Anyone using Turso (LibSQL) for edge AI inference caching? Performance questions

KKit M.·142d ago

openairagvector-db

Been experimenting with Turso as a distributed cache for our edge AI pipeline and curious about others' experiences. We're running LLM inference at the edge (using Cloudflare Workers) and need to cache embeddings + model responses across multiple regions.

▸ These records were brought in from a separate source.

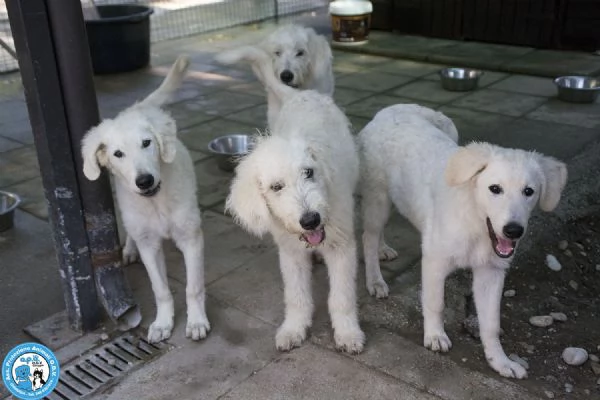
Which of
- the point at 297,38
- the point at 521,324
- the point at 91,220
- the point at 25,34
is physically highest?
the point at 25,34

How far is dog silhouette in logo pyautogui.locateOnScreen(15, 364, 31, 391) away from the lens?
3027mm

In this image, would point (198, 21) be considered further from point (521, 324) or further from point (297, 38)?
point (521, 324)

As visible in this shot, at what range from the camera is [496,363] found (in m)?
3.13

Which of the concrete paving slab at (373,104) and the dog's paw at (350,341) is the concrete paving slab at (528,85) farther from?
the dog's paw at (350,341)

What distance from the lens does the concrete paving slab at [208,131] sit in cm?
630

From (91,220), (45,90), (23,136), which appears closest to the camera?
(45,90)

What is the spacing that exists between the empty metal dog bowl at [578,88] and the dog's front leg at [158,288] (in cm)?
564

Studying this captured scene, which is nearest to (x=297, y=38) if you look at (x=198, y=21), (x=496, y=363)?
(x=496, y=363)

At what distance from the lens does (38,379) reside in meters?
3.06

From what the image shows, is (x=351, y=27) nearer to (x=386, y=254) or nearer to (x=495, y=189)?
(x=386, y=254)

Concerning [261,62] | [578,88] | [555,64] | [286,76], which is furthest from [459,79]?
[261,62]

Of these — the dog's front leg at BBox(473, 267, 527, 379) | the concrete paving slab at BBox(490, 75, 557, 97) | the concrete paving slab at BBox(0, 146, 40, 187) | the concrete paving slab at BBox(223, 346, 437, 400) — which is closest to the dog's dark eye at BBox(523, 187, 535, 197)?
the dog's front leg at BBox(473, 267, 527, 379)

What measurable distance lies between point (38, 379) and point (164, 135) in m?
1.42

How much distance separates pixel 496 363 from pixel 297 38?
3151 mm
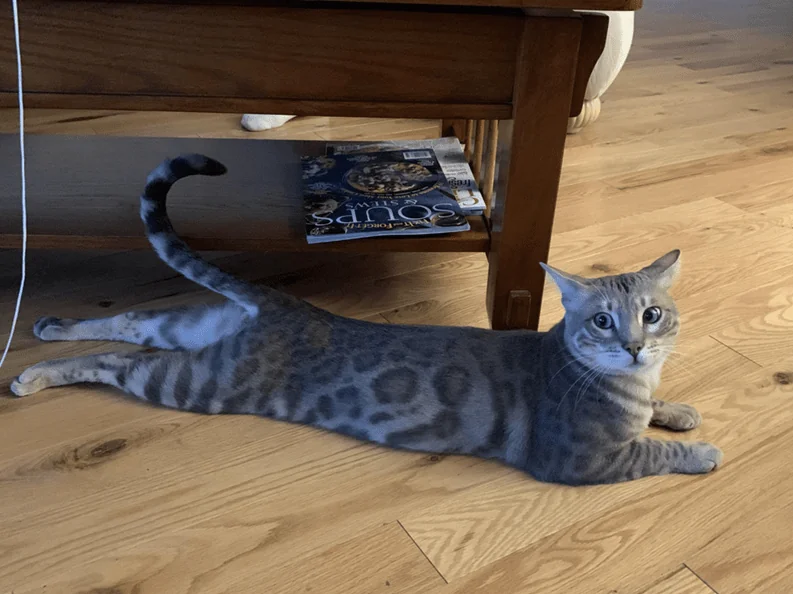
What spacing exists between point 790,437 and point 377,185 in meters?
0.81

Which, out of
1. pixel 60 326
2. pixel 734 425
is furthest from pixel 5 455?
pixel 734 425

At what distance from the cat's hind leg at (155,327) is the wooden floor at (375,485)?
0.03 meters

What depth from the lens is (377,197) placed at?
1.41m

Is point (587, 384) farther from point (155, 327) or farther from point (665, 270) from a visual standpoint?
point (155, 327)

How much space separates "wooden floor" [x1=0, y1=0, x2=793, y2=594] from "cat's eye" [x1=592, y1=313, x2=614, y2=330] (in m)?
0.24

Currently hitting ~15ms query latency from our edge functions, which feels reasonable, but wondering if anyone's squeezed better performance out of LibSQL for similar workloads. Our setup:

CREATE TABLE embedding_cache (
  input_hash TEXT PRIMARY KEY,
  embedding BLOB,
  model_version TEXT,
  created_at INTEGER
);

Storing ~1536-dim vectors as BLOBs (about 6KB each). Cache hit rate is solid at 68%, but those cold misses are painful when we have to fall back to OpenAI's API.

Two specific questions:

Has anyone tried clustering similar embeddings in separate tables vs one monolithic table? Wondering about query performance implications.
Any tricks for optimizing BLOB storage/retrieval in LibSQL? Currently just using standard INSERT/SELECT.

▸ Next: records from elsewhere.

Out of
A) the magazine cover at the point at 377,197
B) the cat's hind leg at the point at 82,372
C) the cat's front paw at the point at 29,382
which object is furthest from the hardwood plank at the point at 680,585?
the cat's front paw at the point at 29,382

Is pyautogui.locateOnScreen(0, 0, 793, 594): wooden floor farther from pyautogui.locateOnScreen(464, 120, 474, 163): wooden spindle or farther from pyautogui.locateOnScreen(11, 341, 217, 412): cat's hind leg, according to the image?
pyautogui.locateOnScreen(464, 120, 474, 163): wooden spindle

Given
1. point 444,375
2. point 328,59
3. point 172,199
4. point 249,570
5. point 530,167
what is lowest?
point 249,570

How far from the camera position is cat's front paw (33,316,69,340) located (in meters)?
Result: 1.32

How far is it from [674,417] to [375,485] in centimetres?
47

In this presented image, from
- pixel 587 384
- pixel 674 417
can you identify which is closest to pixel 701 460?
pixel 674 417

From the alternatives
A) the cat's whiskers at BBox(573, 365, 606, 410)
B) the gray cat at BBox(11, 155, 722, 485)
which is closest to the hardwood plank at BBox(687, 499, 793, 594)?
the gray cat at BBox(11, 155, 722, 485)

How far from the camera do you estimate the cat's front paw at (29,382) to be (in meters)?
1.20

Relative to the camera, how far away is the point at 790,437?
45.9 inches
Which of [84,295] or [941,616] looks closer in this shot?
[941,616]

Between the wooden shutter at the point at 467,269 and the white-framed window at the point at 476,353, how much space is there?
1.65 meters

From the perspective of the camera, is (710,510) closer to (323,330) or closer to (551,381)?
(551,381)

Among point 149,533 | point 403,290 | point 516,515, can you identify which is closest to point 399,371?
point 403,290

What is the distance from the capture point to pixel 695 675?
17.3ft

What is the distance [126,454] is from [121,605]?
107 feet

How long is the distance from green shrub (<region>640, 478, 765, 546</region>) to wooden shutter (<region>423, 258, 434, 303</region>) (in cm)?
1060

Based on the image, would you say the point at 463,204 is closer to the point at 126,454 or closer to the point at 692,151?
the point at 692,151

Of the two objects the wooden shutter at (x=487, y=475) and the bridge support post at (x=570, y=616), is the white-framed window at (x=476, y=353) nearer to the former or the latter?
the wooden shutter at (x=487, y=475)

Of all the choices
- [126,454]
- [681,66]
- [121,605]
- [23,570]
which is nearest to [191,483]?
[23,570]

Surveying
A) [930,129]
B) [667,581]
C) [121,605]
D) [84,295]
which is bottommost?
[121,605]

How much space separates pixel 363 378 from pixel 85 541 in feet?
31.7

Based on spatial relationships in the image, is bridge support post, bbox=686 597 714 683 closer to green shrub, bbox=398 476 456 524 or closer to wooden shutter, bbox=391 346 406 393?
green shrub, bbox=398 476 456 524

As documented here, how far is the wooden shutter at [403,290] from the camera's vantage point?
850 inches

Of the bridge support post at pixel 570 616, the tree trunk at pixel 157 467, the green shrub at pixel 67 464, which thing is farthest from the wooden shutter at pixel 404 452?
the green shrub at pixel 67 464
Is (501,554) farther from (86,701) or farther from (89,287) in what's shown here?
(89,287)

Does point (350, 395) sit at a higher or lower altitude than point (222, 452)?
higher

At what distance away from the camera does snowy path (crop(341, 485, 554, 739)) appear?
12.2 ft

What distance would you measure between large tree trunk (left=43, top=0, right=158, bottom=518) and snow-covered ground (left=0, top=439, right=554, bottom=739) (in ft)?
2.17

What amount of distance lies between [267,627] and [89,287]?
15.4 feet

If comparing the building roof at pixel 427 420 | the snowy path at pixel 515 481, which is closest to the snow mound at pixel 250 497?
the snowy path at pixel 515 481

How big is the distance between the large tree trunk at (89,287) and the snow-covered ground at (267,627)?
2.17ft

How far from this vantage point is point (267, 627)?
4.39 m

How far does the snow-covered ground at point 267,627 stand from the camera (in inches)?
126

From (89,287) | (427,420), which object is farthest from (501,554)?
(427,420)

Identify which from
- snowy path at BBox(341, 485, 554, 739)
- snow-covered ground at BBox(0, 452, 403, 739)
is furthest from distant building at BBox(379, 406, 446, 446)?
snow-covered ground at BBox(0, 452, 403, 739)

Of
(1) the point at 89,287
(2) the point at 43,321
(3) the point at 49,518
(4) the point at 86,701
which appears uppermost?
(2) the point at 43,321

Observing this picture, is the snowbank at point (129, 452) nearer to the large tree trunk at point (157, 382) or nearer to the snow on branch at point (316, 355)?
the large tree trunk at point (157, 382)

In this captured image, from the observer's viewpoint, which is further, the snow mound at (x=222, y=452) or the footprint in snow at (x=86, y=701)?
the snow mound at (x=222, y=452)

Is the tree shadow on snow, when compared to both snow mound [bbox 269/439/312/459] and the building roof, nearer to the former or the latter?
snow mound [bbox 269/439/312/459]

The multi-region replication is honestly the killer feature here - way simpler than managing Redis clusters across edge locations. Just want to make sure I'm not missing obvious optimization opportunities.

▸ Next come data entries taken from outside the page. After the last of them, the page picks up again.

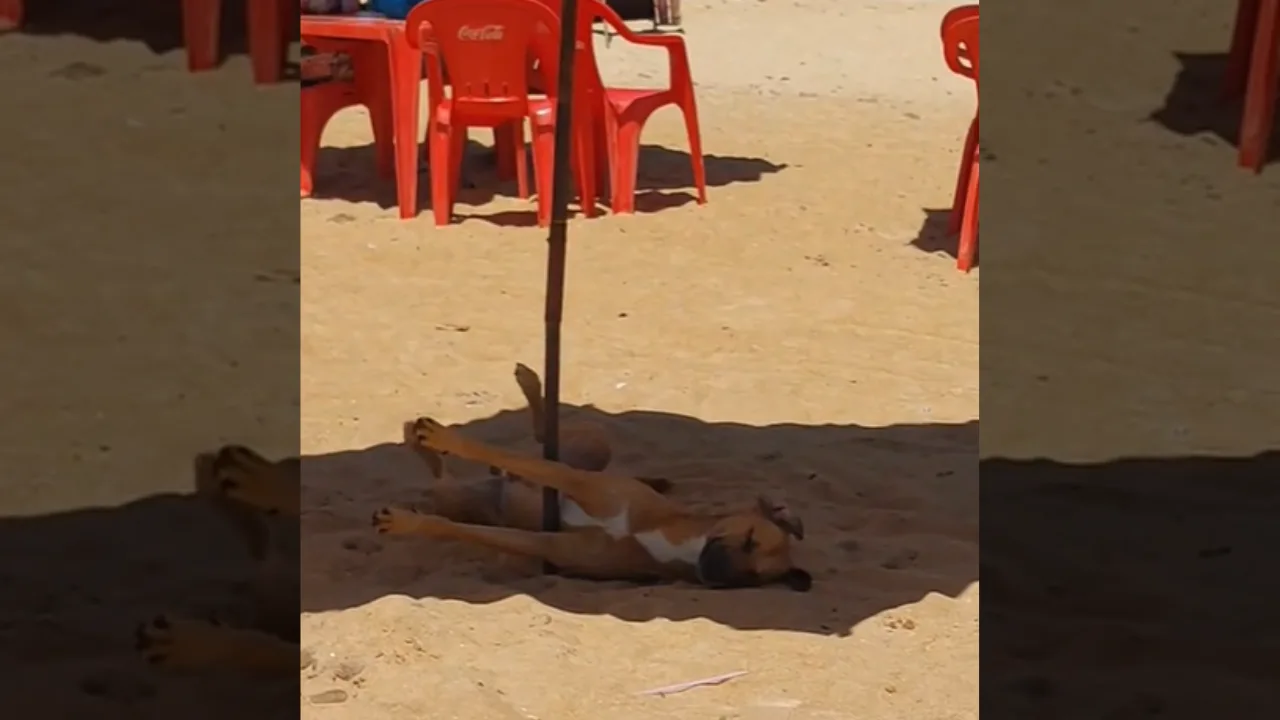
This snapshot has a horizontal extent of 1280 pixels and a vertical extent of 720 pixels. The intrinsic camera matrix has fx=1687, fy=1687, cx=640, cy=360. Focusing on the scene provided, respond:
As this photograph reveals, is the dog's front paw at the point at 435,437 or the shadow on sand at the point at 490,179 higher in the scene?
the dog's front paw at the point at 435,437

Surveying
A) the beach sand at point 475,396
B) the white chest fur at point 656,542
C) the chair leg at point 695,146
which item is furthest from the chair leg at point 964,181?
the white chest fur at point 656,542

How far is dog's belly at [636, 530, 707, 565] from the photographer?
3215 millimetres

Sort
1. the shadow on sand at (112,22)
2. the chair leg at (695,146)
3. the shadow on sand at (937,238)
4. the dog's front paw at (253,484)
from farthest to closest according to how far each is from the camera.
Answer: the shadow on sand at (112,22) < the chair leg at (695,146) < the shadow on sand at (937,238) < the dog's front paw at (253,484)

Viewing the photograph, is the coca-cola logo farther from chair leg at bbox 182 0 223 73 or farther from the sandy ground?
chair leg at bbox 182 0 223 73

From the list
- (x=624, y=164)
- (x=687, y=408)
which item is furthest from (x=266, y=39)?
(x=687, y=408)

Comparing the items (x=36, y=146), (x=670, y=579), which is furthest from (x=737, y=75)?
(x=670, y=579)

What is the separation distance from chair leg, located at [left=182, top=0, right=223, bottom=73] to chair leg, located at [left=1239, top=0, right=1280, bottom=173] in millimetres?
3722

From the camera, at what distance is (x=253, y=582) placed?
311 cm

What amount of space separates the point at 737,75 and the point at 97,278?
5878 millimetres

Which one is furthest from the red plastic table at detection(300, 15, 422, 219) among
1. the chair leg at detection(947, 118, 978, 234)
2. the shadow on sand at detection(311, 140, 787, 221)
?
the chair leg at detection(947, 118, 978, 234)

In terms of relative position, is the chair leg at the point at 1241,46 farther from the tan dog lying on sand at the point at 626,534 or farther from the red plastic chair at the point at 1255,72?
the tan dog lying on sand at the point at 626,534

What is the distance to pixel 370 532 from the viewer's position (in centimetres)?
351

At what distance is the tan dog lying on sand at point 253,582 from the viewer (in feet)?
9.02

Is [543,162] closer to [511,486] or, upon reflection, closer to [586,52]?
[586,52]
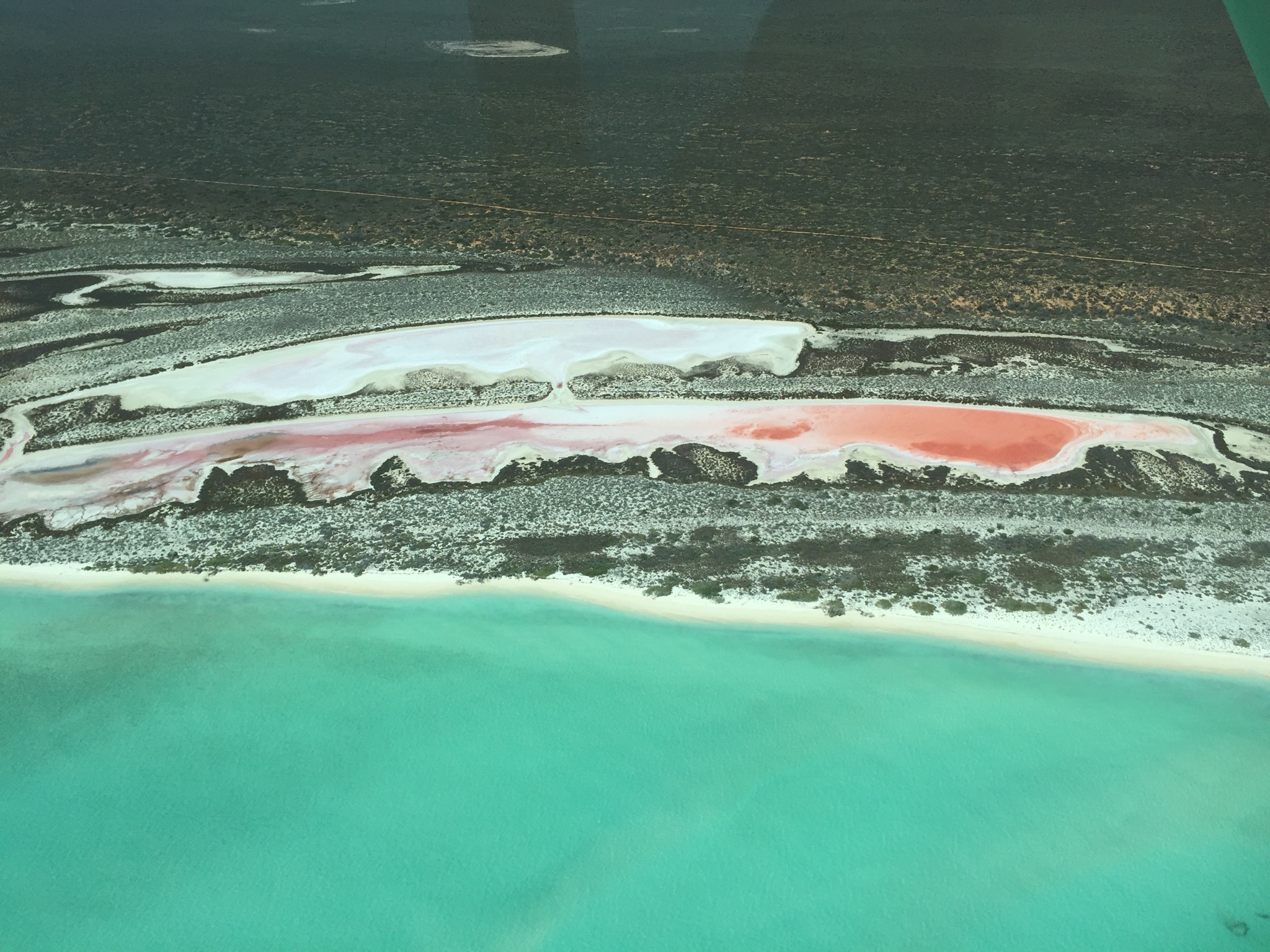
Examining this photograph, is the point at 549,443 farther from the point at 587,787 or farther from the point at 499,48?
the point at 499,48

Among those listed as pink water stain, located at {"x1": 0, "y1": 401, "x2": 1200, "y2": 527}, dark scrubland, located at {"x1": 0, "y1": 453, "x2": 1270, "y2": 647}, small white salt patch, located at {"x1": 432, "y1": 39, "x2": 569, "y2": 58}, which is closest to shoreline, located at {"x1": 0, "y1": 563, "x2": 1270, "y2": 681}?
dark scrubland, located at {"x1": 0, "y1": 453, "x2": 1270, "y2": 647}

Running about 50K queries/day currently, planning to scale to 500K+ soon.

2 Comments

RRemy T.·141d ago

Sorry if this is basic, but I'm still wrapping my head around edge caching - are you storing the actual embedding vectors in Turso or just references/metadata? And when you say 15ms latency, is that for reads or writes? I'm working on something similar but using Supabase right now and getting way worse performance (~200ms). Trying to understand if the bottleneck is my database choice or if I'm doing something fundamentally wrong with how I'm structuring the cached data.

AAri T.·141d ago

We switched from Turso to Upstash Redis for our edge caching last month and saw query times drop to ~3-5ms. The key was using their global replicas + connection pooling. For embeddings specifically, we're using their vector similarity search which handles the heavy lifting. Setup was pretty straightforward with their REST API - works great with CF Workers since you don't need persistent connections. Only downside is cost scales quickly with data volume, but for our use case the performance gain was worth it.